GOAL =
Copy everything in the records below, word for word, from the line containing "Which of charred" down to the line containing "10.8 metres", including both of those lines.

INFORMATION SHOWN =

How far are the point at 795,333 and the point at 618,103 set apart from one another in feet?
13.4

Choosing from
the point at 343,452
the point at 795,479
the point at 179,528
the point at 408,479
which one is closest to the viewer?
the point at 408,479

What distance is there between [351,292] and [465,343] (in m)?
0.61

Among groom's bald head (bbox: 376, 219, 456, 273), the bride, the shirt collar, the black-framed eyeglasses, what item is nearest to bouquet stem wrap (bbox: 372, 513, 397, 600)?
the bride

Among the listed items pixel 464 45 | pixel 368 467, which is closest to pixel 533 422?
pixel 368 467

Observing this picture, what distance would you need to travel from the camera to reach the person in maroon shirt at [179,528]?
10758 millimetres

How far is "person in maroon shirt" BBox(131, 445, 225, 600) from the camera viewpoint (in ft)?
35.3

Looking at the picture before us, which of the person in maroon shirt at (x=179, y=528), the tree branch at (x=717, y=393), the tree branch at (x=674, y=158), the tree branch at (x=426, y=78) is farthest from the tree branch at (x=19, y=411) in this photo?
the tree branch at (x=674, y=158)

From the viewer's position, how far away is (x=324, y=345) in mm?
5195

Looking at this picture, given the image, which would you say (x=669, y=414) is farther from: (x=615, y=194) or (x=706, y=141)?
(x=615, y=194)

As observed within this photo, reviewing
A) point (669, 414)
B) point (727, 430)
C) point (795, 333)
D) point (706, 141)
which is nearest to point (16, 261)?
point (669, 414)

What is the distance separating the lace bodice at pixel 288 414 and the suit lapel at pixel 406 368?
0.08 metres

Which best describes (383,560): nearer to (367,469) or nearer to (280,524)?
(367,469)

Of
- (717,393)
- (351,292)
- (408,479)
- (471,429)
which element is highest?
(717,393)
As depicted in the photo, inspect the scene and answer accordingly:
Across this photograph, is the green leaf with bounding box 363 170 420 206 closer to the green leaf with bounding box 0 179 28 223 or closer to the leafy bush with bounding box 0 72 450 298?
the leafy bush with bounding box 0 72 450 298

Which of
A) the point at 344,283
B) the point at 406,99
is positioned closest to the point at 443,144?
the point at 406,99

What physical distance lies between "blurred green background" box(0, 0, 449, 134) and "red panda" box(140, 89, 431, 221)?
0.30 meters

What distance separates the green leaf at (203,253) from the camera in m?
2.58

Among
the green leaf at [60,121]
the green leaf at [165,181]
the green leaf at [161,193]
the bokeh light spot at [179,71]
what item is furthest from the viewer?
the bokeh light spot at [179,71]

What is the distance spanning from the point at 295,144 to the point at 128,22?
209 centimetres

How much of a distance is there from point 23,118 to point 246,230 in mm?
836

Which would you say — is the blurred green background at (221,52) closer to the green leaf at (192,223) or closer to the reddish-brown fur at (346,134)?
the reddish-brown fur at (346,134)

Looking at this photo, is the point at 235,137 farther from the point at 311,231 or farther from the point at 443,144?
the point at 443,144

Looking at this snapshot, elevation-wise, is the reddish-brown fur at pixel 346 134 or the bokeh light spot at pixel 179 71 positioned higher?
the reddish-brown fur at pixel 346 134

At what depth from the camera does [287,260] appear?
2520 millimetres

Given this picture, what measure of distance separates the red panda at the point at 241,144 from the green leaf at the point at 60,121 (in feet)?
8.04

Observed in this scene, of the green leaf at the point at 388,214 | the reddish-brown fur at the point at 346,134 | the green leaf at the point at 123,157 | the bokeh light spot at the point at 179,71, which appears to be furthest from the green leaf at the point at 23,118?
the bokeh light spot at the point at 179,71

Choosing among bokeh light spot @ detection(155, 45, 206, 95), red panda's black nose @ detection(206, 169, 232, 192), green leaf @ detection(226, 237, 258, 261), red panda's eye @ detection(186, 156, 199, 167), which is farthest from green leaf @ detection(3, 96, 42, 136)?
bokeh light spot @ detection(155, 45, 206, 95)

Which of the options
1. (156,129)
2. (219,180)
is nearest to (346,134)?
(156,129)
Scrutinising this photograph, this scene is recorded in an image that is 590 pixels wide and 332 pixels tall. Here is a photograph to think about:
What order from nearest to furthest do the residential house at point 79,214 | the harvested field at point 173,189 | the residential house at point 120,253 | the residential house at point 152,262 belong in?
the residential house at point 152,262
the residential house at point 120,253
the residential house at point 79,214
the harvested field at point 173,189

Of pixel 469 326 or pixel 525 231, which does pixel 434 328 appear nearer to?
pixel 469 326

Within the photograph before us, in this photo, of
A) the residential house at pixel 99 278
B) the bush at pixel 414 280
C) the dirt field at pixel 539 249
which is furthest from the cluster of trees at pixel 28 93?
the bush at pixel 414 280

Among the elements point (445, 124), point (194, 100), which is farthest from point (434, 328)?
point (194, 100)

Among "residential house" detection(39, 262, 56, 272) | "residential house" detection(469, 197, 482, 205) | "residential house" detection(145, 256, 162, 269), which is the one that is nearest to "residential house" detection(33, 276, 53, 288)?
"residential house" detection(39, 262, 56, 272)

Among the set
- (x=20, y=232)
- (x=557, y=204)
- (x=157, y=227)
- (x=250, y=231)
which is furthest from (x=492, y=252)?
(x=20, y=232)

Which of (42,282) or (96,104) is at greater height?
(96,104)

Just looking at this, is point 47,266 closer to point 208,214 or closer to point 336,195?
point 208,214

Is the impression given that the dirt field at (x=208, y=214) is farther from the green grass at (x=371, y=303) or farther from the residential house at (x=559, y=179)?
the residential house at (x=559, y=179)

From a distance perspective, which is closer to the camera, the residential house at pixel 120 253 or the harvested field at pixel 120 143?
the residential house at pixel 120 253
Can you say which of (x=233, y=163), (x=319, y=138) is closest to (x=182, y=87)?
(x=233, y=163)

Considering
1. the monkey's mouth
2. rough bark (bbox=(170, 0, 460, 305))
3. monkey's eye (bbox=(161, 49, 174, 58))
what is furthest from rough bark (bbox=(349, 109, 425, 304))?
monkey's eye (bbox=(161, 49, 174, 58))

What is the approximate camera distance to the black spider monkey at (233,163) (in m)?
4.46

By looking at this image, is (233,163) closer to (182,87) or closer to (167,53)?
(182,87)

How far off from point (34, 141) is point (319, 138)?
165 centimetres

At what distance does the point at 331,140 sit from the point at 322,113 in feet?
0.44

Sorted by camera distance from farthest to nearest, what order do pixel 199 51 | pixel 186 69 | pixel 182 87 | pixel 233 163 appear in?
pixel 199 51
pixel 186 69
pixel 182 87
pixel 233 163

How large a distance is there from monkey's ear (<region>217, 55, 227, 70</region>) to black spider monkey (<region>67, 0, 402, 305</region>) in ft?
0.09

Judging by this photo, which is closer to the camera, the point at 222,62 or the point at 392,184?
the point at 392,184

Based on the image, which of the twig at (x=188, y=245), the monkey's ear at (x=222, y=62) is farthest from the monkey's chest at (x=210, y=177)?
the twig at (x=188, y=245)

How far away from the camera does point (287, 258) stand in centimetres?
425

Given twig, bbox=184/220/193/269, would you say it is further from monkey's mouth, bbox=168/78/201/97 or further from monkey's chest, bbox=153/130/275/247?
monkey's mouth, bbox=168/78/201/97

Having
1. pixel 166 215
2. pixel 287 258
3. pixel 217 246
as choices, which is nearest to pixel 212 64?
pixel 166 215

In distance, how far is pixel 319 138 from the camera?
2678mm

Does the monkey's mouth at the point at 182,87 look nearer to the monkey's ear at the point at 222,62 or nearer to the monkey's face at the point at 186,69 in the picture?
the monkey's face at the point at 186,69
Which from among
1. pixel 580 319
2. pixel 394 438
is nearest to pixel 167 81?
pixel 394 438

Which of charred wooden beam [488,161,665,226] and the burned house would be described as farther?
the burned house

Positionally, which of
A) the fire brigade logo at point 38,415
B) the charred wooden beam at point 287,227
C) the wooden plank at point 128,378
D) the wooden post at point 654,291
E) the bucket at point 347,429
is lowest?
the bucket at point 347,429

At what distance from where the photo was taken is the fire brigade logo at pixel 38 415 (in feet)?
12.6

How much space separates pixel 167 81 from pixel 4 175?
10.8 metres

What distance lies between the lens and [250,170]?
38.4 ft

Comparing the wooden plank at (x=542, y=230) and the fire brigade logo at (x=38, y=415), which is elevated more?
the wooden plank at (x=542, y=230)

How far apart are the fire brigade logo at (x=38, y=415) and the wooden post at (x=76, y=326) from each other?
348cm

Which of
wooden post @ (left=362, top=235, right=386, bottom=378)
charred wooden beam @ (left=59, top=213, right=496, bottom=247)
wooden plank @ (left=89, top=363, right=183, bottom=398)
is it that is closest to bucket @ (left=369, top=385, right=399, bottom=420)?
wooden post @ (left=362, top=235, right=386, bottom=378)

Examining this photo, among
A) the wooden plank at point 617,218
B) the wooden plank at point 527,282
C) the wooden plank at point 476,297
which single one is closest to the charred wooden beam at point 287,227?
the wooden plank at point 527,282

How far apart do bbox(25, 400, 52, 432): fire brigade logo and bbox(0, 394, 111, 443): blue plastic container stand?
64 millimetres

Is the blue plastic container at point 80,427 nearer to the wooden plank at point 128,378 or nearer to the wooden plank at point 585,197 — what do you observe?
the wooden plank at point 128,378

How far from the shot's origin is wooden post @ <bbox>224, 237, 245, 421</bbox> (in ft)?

...

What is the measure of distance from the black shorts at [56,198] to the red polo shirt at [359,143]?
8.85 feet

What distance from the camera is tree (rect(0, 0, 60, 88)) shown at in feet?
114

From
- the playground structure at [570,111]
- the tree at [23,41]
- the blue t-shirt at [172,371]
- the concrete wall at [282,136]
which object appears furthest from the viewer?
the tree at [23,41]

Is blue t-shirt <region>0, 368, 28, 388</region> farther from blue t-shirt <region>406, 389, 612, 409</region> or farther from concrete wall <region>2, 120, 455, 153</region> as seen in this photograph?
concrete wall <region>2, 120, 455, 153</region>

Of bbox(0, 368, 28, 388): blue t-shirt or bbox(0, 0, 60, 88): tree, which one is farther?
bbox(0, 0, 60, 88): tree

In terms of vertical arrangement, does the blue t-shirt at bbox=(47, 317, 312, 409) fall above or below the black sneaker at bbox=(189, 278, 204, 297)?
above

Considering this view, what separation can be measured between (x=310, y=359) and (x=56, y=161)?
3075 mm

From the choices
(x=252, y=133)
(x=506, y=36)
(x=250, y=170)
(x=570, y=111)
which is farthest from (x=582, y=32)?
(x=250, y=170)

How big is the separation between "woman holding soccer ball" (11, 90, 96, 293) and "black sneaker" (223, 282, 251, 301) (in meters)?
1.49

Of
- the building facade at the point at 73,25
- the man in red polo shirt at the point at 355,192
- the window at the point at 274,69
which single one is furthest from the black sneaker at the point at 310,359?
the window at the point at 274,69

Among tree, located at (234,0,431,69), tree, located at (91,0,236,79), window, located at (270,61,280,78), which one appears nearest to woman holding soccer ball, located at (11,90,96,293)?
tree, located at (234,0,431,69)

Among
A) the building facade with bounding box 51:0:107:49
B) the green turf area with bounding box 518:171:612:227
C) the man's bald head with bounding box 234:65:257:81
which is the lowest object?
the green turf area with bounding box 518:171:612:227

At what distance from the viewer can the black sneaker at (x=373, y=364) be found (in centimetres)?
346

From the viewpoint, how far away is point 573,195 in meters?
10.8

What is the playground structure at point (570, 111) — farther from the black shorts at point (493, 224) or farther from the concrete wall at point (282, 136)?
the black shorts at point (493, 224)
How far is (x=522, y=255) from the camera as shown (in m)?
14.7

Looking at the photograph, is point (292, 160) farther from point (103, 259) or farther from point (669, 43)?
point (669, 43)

OUTPUT FOR THIS TASK =
Which of charred wooden beam [488,161,665,226] and the burned house would be described as farther?
the burned house

Positionally, which of
A) the fire brigade logo at point 38,415
B) the charred wooden beam at point 287,227
C) the wooden plank at point 128,378
D) the wooden post at point 654,291
E) the bucket at point 347,429
is lowest?
the bucket at point 347,429

At what distance from where the photo was taken is the fire brigade logo at pixel 38 415 (in feet)?
12.6

How much space separates pixel 167 81 from pixel 4 175?
10.8 metres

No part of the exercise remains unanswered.